Он все еще молодой человек, думаю я. Разочаровавшийся в любви, в своем духовном скитании по печальному зимнему ландшафту. Может, именно поэтому он писал перед смертью такие грустные мелодии. Шуберт читает мои мысли.
— Ты вспомнил «Зимний путь»? — спрашивает он.
— Да. Похоже, что зима всерьез добралась до тебя.
Он кивает.
— Ты это поймешь, если сумеешь сыграть те вещи, которых я еще не написал. Почему ты так и не начал их разучивать?
— Но у меня же нет нот! — Я задет. Он смущает меня этим своим напоминанием.
— Как ты можешь просить ноты того, что еще не написано? — спрашивает он. — К тому же это сон. Когда ты проснешься и сядешь за рояль, ты будешь играть свою музыку.
— Свою музыку?
— Да, неужели ты об этом не думал? Не думал о том, что сам можешь выбрать сочетание и последовательность нот?
— Нет, — откровенно признаюсь я. — Мне хватает той музыки, что уже написана.
— Ты в этом уверен? — Он хитро улыбается. — Я тоже так думал. Если есть Бах, Моцарт, Гайдн и Бетховен, зачем нужен еще и Шуберт? — думал я. Мир проживет и без Шуберта. Я могу оставаться только исполнителем. Ведь я играл на скрипке, на органе и на фортепиано. Я помню, как сидел со своим другом юности Йозефом фон Шпауном, он, правда, был на семь лет старше меня, но мы очень хорошо понимали друг друга, так же, как вы хорошо понимаете друг друга с Марианне Скууг. Возраст не имеет никакого значения.
— Но вы начинали очень рано, — говорю я. — Гораздо раньше, чем мы.

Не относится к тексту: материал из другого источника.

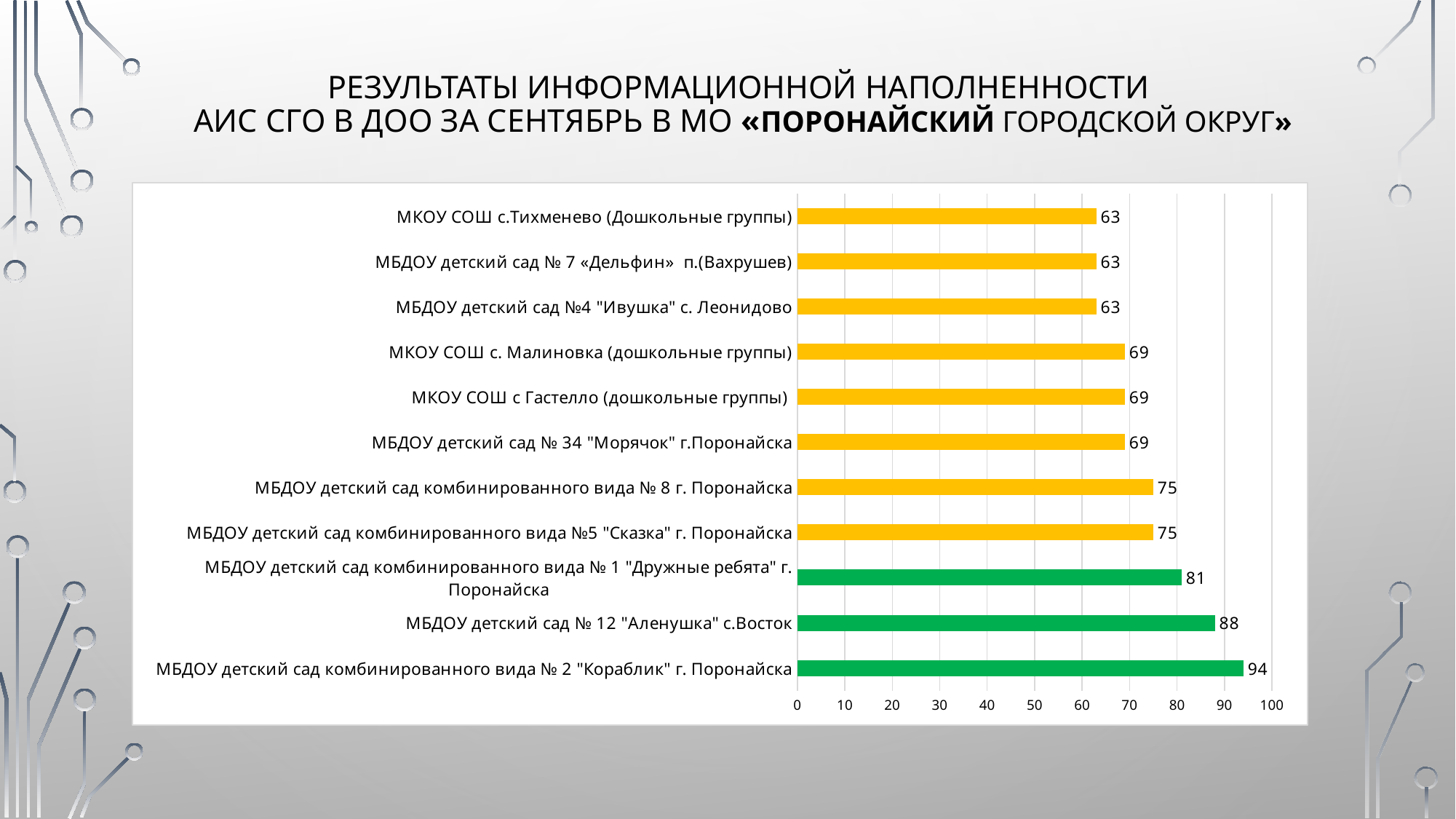
What is the value for МКОУ СОШ с. Малиновка (дошкольные группы)? 69 Is the value for МБДОУ детский сад №4 "Ивушка" с. Леонидово greater or less than 70? less Which has a larger value: МБДОУ детский сад комбинированного вида № 8 г. Поронайска or МКОУ СОШ с Гастелло (дошкольные группы)? МБДОУ детский сад комбинированного вида № 8 г. Поронайска What is the value for МБДОУ детский сад № 12 "Аленушка" с.Восток? 88 Which organisation has the highest value in the chart? МБДОУ детский сад комбинированного вида № 2 "Кораблик" г. Поронайска What is the value for МБДОУ детский сад комбинированного вида № 1 "Дружные ребята" г. Поронайска? 81 What is the difference between the values for МБДОУ детский сад № 12 "Аленушка" с.Восток and МБДОУ детский сад № 34 "Морячок" г.Поронайска? 19 How many organisations (categories) are plotted in the chart? 11 What colour are the bars for the three organisations with the highest values? green What is the lowest value shown in the chart? 63 What kind of chart is shown on the slide? bar chart What is the value for МБДОУ детский сад комбинированного вида № 2 "Кораблик" г. Поронайска? 94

— Такое было время, дети быстро взрослели. В Европе бушевали войны, людей катастрофически не хватало. У нас просто не было времени на то, чтобы быть детьми. Я даже не помню, когда начал сочинять музыку, во всяком случае, я был еще ребенком, и Йозеф фон Шпаун, мой рыцарственный друг, который позже помогал мне тайно обзаводиться нотной бумагой, услышав однажды, как я мучаюсь с трудной сонатой Моцарта, спросил, почему я не могу играть вместо этого что-нибудь, что сочинил сам. Помню, я даже покраснел от стыда, но все-таки сыграл ему менуэт, а когда я потом сыграл кому-то свои произведения, то остановиться уже не мог.
— И ты говоришь, что ко мне всерьез придет зима, если я сам буду выбирать последовательность и связь между нотами?
— Зима — не совсем точное слово. Лучше назови это болью. Я некоторое время издали следил за тобой. Думаю, ты не обидишься. Но этого нужно хотеть.
— Ребекка Фрост говорит как раз наоборот, — замечаю я.
— А что она говорит?
— Что я должен искать счастья.
— Вот пусть она его и ищет, — говорит Шуберт.
— Разве счастье не может создавать произведения искусства?
— Как ни странно, только в виде исключения. Гайдн был относительно счастливый человек, и хотя Бах со всеми своими проблемами был вынужден страшно много работать, все у него шло хорошо. Но остальные? Вспомни безумца Шумана, помешанного на любви Брамса, тяжелобольного Бетховена, который никак не хотел смириться со своей судьбой и поднялся опять, благодаря своему неслыханному упорству. У Моцарта были счастливые минуты, но это было счастье отчаяния, то, которое мы обычно находим в опьянении, в алкоголе, в опиуме. У писателей все складывается и того хуже. Может быть, потому, что писателю не обязательно быть ремесленником? Ведь сочинение книг нельзя назвать ремеслом, это только предпосылка. Композитор же, между тем, если только он не относится к редкой разновидности этого феномена, должен владеть мастерством, играть на скрипке, извлекать звуки из фортепиано, играть на каком-нибудь инструменте. Все это, наверное, может создать своего рода психическую стабильность, во всяком случае, у некоторых.
— Значит, всю свою музыку ты создал, не зная счастья?
Шуберт кивает.
— Да. Но зато я дал счастье другим. В этом весь смысл. Что человеку делать со счастьем? Сидеть в красивом особняке с видом на Фьезоле, пить вино и смотреть вниз на купола Флоренции? Что это за выдумка такая — счастье? В нашей части света счастье равнозначно так называемой хорошейжизни. Но что такое хорошая жизнь? Одни удовольствия?
— Значит, когда я слушаю тебя и испытываю счастье, я всегда слышу только твою боль и горе?